Having said all that, I do like heroes I can believe in.

Sadly, the Lord of the Rings fails me in this regard. Don't get me wrong, I love the book to pieces and have read it dozens of times over the years, but as far as I'm concerned Frodo and company could throw themselves into Mount Doom and I wouldn't shed a single tear. They mean nothing to me. They exist only to give the landscape a reason to be. 

I care about Waylander. I care about Thomas Covenant. I care about Vimes. Frodo and Gandalf can go leap. They don't seem real to me.

I don't want one-dimensional characters. I want them to do the right thing, sure, but it doesn't matter if they stumble along the way - we all bruise our knees as we journey through life. I can even live with characters who avoid the righteous path altogether as long as I'm given some insight as to why they've chosen that route.

'Pure' characters, good or evil, are dull. They may be great at conveying a religious/political message, but I don't read books to be preached at. I expect subtlety of thought if not of diction.

Fiction should be a voyage of exploration both for the person writing and the person reading. At its best it sets off in a new direction, not those well-trodden byways Tolkien and his imitators have already been down. There's nothing debasing about being dragged out of your comfort zone and pulled through the undergrowth – who knows what sights you'll see?

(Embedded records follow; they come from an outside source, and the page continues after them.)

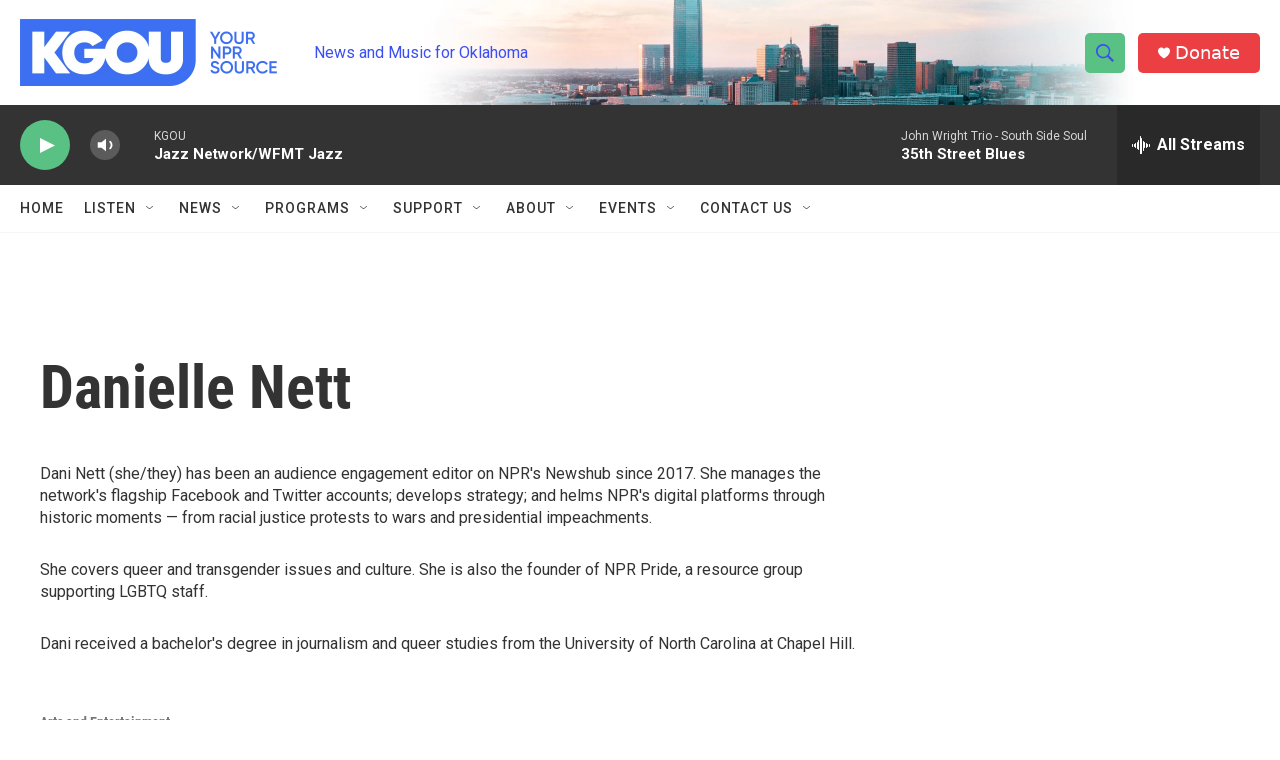

--- FILE ---
content_type: text/html; charset=utf-8
request_url: https://www.google.com/recaptcha/api2/aframe
body_size: 269
content:
<!DOCTYPE HTML><html><head><meta http-equiv="content-type" content="text/html; charset=UTF-8"></head><body><script nonce="9qdx8LuT5IURFMSO1gKxxw">/** Anti-fraud and anti-abuse applications only. See google.com/recaptcha */ try{var clients={'sodar':'https://pagead2.googlesyndication.com/pagead/sodar?'};window.addEventListener("message",function(a){try{if(a.source===window.parent){var b=JSON.parse(a.data);var c=clients[b['id']];if(c){var d=document.createElement('img');d.src=c+b['params']+'&rc='+(localStorage.getItem("rc::a")?sessionStorage.getItem("rc::b"):"");window.document.body.appendChild(d);sessionStorage.setItem("rc::e",parseInt(sessionStorage.getItem("rc::e")||0)+1);localStorage.setItem("rc::h",'1768891714502');}}}catch(b){}});window.parent.postMessage("_grecaptcha_ready", "*");}catch(b){}</script></body></html>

Some modern fantasy books may well, to use Mr. Grin's phrase, “shock, outrage, offend, and dishearten.” That's hardly the point, though. A toaster may give an electric shock but that's not why it was created. My favourite writers use their fiction to explore ideas, investigate social convention, subvert common wisdom to see just how common it is and how wise. Some may deliberately choose to outrage but I doubt very much there's a single work of fiction which could truly dishearten a well-balanced individual.

Ultimately, if Western society finally commits suicide it won't be down to the humble writer. He's just the canary in the mineshaft.


----------



## Heavy Thorn (May 28, 2011)

The only thing that article did for me was get me excited to read Joe Abercrombie's works.  From the plot summaries on his site, I think I might have found my kind of author...


----------